El juez autoriza una llave maestra especial para revisar documentos de Mar-a-Lago y coloca un bloqueo temporal en el Departamento de Justicia usando registros en investigación

El Departamento de Justicia cree que el equipo de Trump ocultó o movió documentos confidenciales cuando EE. UU. los buscó

Un juez federal accedió el lunes a la solicitud de los abogados del expresidente Donald Trump de nombrar a un maestro especial para examinar los documentos que el FBI sustrajo de su casa en Florida durante una redada el mes pasado.

Hasta que se complete el estudio del maestro especial de los registros o hasta que se emita una nueva orden judicial, la jueza Aileen Cannon prohibió temporalmente al Departamento de Justicia analizar o utilizar la información confiscada por motivos de investigación.

De acuerdo con la orden de Cannon en el Tribunal de Distrito de EE. UU. para el Distrito Sur de Florida, este tercero imparcial buscará en la propiedad incautada “bienes y papeles personales y material potencialmente privilegiado sujeto a reclamos de privilegio abogado-cliente y/o ejecutivo”.

Cannon declaró que su directiva no obstruirá la evaluación continua de la Oficina del Director de Inteligencia Nacional de cualquier daño potencial a la inteligencia estadounidense y su análisis continuo de los documentos confidenciales descubiertos en la propiedad de Trump.

Cuando Trump dejó el cargo en enero de 2021, el DOJ inició una investigación criminal sobre la transferencia de documentos oficiales de la Casa Blanca a su propiedad de Mar-a-Lago en Palm Beach. Por ley, dichos registros deberían haberse entregado a la Administración Nacional de Archivos y Registros al final del mandato de Trump.

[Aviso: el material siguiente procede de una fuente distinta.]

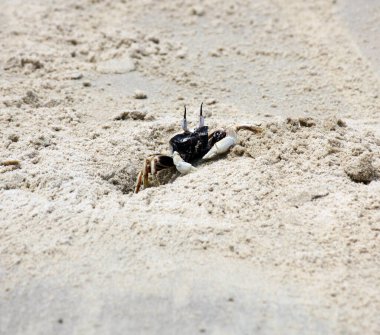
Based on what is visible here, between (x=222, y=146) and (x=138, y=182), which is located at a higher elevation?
(x=222, y=146)

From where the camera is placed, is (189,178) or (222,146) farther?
(222,146)

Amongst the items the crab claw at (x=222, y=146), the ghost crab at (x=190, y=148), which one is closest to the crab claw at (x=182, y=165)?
the ghost crab at (x=190, y=148)

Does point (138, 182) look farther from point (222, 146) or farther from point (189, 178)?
point (222, 146)

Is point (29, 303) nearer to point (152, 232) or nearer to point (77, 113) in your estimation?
point (152, 232)

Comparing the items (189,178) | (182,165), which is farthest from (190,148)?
(189,178)

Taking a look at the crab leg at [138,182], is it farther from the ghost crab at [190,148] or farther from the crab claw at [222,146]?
the crab claw at [222,146]

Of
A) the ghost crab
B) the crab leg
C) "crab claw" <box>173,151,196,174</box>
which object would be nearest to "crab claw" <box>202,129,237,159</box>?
the ghost crab

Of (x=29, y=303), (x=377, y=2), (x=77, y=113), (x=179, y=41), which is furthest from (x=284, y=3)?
(x=29, y=303)

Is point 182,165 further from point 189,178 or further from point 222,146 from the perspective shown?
point 222,146
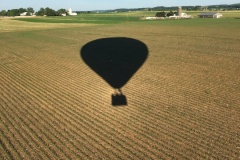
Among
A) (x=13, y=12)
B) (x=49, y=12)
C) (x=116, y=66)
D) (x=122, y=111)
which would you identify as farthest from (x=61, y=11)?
(x=122, y=111)

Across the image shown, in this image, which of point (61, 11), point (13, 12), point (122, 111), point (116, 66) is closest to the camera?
point (122, 111)

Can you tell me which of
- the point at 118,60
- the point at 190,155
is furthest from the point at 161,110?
the point at 118,60

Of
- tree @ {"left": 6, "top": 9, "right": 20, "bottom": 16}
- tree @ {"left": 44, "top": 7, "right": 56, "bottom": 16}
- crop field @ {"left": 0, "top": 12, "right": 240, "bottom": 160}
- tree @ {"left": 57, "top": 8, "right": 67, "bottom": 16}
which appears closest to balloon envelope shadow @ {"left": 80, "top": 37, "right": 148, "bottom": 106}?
crop field @ {"left": 0, "top": 12, "right": 240, "bottom": 160}

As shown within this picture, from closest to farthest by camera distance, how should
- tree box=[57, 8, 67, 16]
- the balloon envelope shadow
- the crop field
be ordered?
the crop field → the balloon envelope shadow → tree box=[57, 8, 67, 16]

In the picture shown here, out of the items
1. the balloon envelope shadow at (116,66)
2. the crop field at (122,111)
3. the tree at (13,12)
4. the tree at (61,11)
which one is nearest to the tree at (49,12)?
the tree at (61,11)

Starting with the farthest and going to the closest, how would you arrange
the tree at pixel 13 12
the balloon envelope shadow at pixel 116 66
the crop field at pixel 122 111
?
the tree at pixel 13 12 < the balloon envelope shadow at pixel 116 66 < the crop field at pixel 122 111

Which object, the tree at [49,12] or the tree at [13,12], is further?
the tree at [13,12]

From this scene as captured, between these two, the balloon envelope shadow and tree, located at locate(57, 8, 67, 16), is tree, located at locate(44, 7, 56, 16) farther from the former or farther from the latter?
the balloon envelope shadow

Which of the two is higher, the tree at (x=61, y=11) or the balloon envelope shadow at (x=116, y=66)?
the balloon envelope shadow at (x=116, y=66)

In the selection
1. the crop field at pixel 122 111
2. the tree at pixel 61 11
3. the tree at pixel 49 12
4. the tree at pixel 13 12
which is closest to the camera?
the crop field at pixel 122 111

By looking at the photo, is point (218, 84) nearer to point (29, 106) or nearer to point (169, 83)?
point (169, 83)

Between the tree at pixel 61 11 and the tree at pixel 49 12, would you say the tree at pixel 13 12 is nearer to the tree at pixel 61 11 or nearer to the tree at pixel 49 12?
the tree at pixel 61 11

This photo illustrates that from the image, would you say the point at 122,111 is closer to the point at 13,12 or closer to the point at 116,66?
the point at 116,66
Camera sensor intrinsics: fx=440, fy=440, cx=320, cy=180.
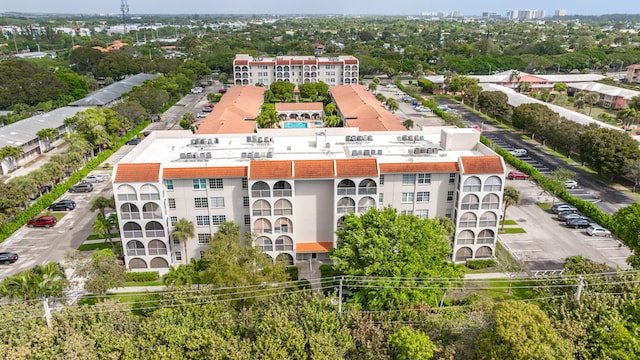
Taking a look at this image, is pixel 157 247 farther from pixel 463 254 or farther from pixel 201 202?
pixel 463 254

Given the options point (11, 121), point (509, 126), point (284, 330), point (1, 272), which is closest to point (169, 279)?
point (284, 330)

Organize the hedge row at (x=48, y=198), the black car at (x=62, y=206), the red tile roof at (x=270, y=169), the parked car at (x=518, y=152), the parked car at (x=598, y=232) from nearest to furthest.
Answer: the red tile roof at (x=270, y=169) < the parked car at (x=598, y=232) < the hedge row at (x=48, y=198) < the black car at (x=62, y=206) < the parked car at (x=518, y=152)

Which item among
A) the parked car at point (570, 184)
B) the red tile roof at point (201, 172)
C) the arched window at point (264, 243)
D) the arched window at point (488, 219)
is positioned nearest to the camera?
the red tile roof at point (201, 172)

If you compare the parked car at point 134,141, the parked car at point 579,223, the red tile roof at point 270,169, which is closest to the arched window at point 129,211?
the red tile roof at point 270,169

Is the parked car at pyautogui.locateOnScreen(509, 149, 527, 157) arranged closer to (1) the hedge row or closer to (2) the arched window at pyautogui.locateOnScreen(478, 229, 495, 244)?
(2) the arched window at pyautogui.locateOnScreen(478, 229, 495, 244)

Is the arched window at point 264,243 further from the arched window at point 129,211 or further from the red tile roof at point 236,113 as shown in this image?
the red tile roof at point 236,113

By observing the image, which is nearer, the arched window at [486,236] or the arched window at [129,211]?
the arched window at [129,211]

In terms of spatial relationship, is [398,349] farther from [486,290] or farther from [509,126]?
[509,126]
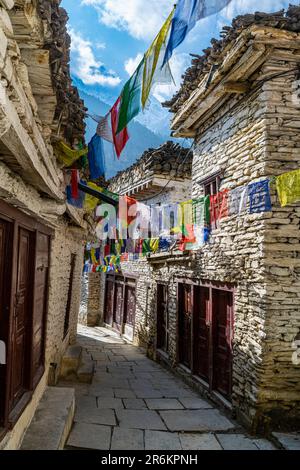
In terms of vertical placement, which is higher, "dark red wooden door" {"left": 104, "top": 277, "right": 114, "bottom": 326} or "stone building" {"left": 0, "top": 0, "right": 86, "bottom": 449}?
"stone building" {"left": 0, "top": 0, "right": 86, "bottom": 449}

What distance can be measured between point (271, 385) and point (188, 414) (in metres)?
1.77

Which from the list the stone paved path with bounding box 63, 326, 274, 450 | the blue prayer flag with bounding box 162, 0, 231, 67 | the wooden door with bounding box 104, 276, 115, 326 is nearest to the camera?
the blue prayer flag with bounding box 162, 0, 231, 67

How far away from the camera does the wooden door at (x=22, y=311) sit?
4089 mm

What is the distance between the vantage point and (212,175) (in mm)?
7797

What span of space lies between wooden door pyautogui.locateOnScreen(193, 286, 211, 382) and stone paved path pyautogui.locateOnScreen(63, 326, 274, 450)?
0.59 metres

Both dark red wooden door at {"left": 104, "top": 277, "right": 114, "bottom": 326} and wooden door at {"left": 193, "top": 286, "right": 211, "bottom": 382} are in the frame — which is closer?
wooden door at {"left": 193, "top": 286, "right": 211, "bottom": 382}

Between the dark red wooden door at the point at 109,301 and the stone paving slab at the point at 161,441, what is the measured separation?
1220 cm

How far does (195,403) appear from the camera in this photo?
7016 mm

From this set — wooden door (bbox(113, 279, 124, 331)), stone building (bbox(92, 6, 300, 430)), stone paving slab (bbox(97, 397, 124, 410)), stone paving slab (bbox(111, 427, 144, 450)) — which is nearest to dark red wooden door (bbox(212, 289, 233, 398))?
stone building (bbox(92, 6, 300, 430))

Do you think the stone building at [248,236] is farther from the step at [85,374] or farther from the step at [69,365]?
the step at [69,365]

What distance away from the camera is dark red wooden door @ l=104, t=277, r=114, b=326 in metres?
17.7

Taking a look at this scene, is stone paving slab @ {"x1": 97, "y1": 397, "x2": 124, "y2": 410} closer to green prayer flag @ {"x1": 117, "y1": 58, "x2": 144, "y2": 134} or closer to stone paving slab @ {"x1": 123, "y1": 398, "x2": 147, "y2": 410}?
stone paving slab @ {"x1": 123, "y1": 398, "x2": 147, "y2": 410}

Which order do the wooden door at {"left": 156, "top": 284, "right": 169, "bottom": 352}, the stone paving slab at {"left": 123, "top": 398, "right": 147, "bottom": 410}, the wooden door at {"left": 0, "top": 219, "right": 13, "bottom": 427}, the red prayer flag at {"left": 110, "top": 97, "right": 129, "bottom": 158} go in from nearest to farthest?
the wooden door at {"left": 0, "top": 219, "right": 13, "bottom": 427} < the red prayer flag at {"left": 110, "top": 97, "right": 129, "bottom": 158} < the stone paving slab at {"left": 123, "top": 398, "right": 147, "bottom": 410} < the wooden door at {"left": 156, "top": 284, "right": 169, "bottom": 352}

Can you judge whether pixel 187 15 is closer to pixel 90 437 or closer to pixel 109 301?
pixel 90 437
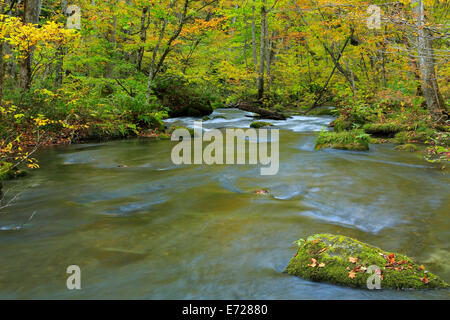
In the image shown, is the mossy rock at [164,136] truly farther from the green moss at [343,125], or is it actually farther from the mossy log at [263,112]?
the green moss at [343,125]

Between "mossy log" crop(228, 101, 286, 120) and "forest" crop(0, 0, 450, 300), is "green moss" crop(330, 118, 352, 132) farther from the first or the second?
"mossy log" crop(228, 101, 286, 120)

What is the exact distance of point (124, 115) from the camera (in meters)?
13.0

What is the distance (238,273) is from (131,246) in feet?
4.49

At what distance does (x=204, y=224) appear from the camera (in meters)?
4.70

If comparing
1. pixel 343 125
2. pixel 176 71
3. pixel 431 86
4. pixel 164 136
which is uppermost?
pixel 176 71

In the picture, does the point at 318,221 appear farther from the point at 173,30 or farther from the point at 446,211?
the point at 173,30

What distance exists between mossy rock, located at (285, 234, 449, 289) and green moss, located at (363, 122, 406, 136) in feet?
32.6

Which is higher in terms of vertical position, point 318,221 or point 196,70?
point 196,70

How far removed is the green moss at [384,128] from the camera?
39.6 feet

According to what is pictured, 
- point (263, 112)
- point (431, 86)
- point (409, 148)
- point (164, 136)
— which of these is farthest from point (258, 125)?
point (431, 86)

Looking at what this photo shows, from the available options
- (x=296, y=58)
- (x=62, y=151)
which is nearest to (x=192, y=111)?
(x=62, y=151)

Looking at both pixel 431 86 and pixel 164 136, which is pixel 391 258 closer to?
pixel 431 86

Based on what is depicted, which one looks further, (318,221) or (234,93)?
(234,93)

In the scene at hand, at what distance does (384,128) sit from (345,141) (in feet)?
8.23
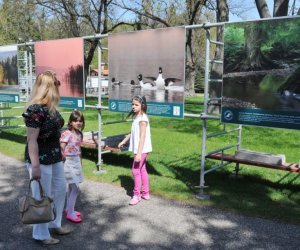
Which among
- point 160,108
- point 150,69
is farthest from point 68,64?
point 160,108

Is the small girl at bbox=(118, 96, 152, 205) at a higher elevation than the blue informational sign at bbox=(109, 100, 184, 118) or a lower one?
lower

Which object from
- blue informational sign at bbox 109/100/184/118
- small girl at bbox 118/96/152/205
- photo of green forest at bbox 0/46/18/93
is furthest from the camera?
photo of green forest at bbox 0/46/18/93

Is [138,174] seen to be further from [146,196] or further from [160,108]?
[160,108]

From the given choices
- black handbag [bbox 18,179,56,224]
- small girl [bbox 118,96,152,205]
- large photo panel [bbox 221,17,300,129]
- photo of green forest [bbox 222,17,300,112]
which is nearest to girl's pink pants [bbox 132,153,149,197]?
small girl [bbox 118,96,152,205]

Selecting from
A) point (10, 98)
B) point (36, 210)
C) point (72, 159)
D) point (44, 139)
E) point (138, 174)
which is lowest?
point (138, 174)

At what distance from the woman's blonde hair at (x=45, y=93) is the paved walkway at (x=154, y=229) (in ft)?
5.16

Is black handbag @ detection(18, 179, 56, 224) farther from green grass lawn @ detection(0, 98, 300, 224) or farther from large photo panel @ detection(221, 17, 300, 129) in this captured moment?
large photo panel @ detection(221, 17, 300, 129)

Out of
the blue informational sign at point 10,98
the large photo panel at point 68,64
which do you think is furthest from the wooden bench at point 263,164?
the blue informational sign at point 10,98

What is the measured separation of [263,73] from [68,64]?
414cm

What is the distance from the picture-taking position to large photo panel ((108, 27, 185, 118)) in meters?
5.79

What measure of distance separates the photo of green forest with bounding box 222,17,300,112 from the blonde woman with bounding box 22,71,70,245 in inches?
103

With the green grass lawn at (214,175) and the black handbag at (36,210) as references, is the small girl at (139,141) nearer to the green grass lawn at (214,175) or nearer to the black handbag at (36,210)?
the green grass lawn at (214,175)

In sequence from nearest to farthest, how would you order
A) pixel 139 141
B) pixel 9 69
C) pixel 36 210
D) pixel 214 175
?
pixel 36 210
pixel 139 141
pixel 214 175
pixel 9 69

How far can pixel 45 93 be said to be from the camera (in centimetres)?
365
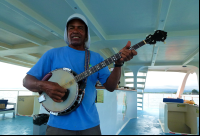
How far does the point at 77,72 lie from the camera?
119cm

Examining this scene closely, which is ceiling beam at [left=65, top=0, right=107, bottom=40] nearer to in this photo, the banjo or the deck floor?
the banjo

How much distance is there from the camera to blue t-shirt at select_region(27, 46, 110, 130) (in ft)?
3.30

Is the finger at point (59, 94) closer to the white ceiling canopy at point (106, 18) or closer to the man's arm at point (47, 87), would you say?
the man's arm at point (47, 87)

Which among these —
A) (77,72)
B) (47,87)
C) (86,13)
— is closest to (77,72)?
(77,72)

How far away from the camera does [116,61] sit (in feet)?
3.91

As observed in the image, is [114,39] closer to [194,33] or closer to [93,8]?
[93,8]

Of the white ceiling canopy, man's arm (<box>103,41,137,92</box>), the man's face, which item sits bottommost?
man's arm (<box>103,41,137,92</box>)

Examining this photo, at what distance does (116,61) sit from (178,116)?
19.2 feet

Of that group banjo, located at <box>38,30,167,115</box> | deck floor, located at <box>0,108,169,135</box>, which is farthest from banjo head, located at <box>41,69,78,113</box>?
deck floor, located at <box>0,108,169,135</box>

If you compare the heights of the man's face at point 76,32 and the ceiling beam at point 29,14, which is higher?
the ceiling beam at point 29,14

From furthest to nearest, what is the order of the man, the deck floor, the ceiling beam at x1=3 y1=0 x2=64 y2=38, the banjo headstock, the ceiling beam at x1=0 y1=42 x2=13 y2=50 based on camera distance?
the ceiling beam at x1=0 y1=42 x2=13 y2=50
the deck floor
the ceiling beam at x1=3 y1=0 x2=64 y2=38
the banjo headstock
the man

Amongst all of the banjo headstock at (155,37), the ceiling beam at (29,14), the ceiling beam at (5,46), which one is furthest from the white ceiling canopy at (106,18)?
the banjo headstock at (155,37)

La jueza, que fue elegida por Trump, reconoció en su decisión que la redada del 8 de agosto en Mar-a-Lago marcó la primera ocasión en que las fuerzas del orden registraron la casa de un expresidente como parte de una investigación sobre esa persona.

Cannon afirmó que “la investigación y el tratamiento de un expresidente es de interés único para el público en general, y el país se beneficia mejor con un proceso ordenado que promueva el interés y la percepción de justicia”.

Cannon instruyó al equipo legal de Trump y al Departamento de Justicia que consultaran antes de enviar una lista de posibles candidatos a maestros especiales antes del viernes. También les indicó que especificaran la compensación del perro guardián, así como cuáles creían que deberían ser las responsabilidades y restricciones del maestro especial.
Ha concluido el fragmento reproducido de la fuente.